> _Task instructions_
From the Keycloak recovery steps below, repeat word for word the passage that starts at "kubectl -n services wait" and ends at "the next steps.".

> _Page excerpt_
There is a known issue where the Keycloak configuration obtained from LDAP is incomplete causing the keycloak-users-localize
job to fail to complete.
This, in turn, causes 403 Forbidden errors when trying to use the cray
CLI.
This can also cause a Keycloak test to fail during CSM health validation.
To recover from this situation, the following can be done.
Log into the Keycloak admin console. See Access the Keycloak User Management UI
Delete the shasta-user-federation-ldap
entry from the “User Federation” page.
Wait three minutes for the configuration to re-sync.
Re-run the Keycloak localize job.
kubectl get job -n services -l app.kubernetes.io/name=cray-keycloak-users-localize \
-ojson | jq '.items[0]' > keycloak-users-localize-job.json
kubectl delete job -n services -l app.kubernetes.io/name=cray-keycloak-users-localize
cat keycloak-users-localize-job.json | jq 'del(.spec.selector)' | \
jq 'del(.spec.template.metadata.labels)' | kubectl apply -f -
Expected output looks similar to:
job.batch "keycloak-users-localize-1" deleted
job.batch/keycloak-users-localize-1 created
Check to see if the keycloak-users-localize
job has completed.
kubectl -n services wait --for=condition=complete --timeout=10s job/`kubectl -n services get jobs | grep users-localize | awk '{print $1}'`
If the above command returns output containing condition met
then the issue is resolved and you can skip the rest of the steps.
If the above command returns output containing error: timed out waiting for the condition
then check the logs of the keycloak-users-localize
pod.
kubectl -n services logs `kubectl -n services get pods | grep users-localize | awk '{print $1}'` keycloak-localize
If you see an error showing that there is a duplicate group, complete the next step.
Go to the Groups page in the Keycloak admin console and delete the groups.
If you see an error saying there was a KeyError: 'gidNumber'
or KeyError: 'cn'
, complete the next steps.
Get the groups missing some attributes (ncn-m#
):
IP=$(kubectl get service/keycloak -n services -o json | jq -r '.spec.clusterIP')
ADMIN_SECRET=$(kubectl get secret -n services keycloak-master-admin-auth --template={{.data.password}} | base64 -d)

> _Exercise data_
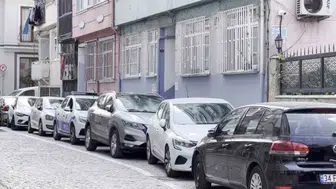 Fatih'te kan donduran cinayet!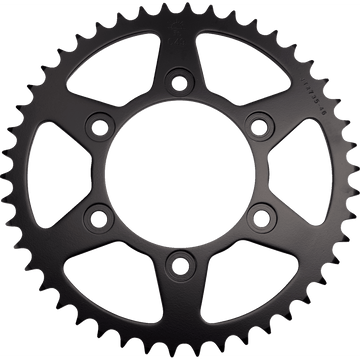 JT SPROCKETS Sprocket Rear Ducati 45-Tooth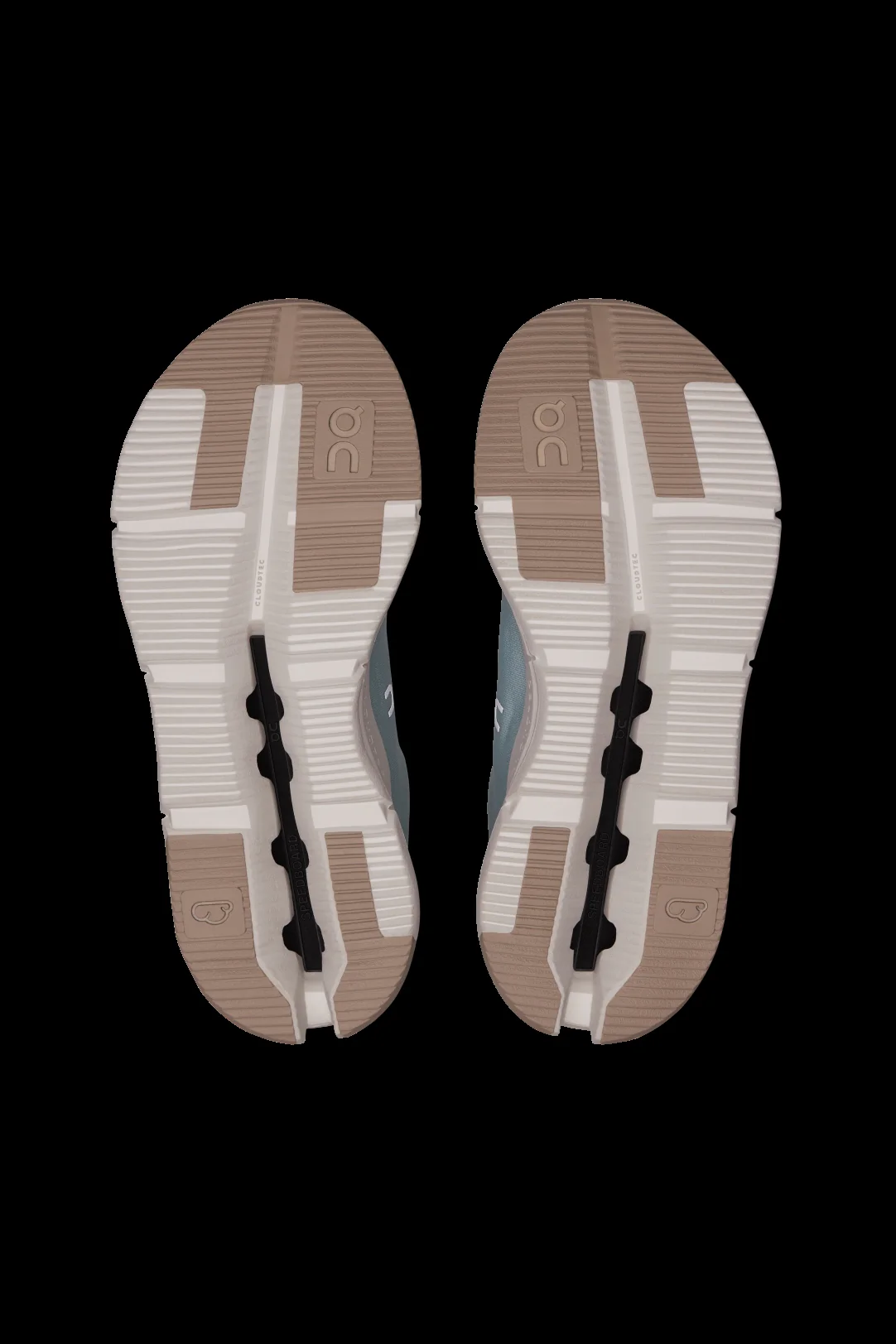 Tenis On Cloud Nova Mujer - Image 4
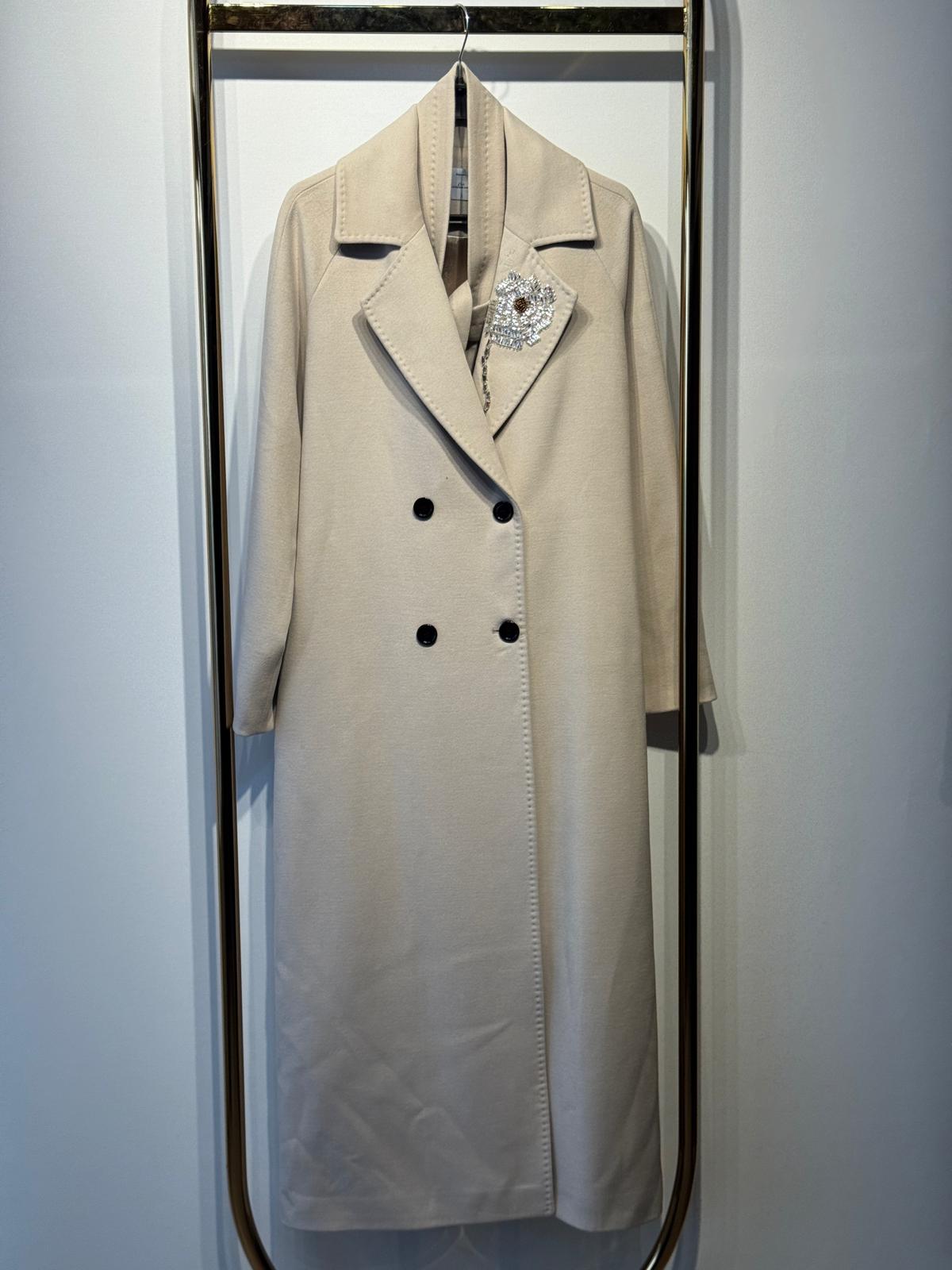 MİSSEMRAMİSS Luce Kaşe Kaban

> _Response area_
kubectl -n services wait --for=condition=complete --timeout=10s job/`kubectl -n services get jobs | grep users-localize | awk '{print $1}'`
If the above command returns output containing condition met
then the issue is resolved and you can skip the rest of the steps.
If the above command returns output containing error: timed out waiting for the condition
then check the logs of the keycloak-users-localize
pod.
kubectl -n services logs `kubectl -n services get pods | grep users-localize | awk '{print $1}'` keycloak-localize
If you see an error showing that there is a duplicate group, complete the next step.
Go to the Groups page in the Keycloak admin console and delete the groups.
If you see an error saying there was a KeyError: 'gidNumber'
or KeyError: 'cn'
, complete the next steps.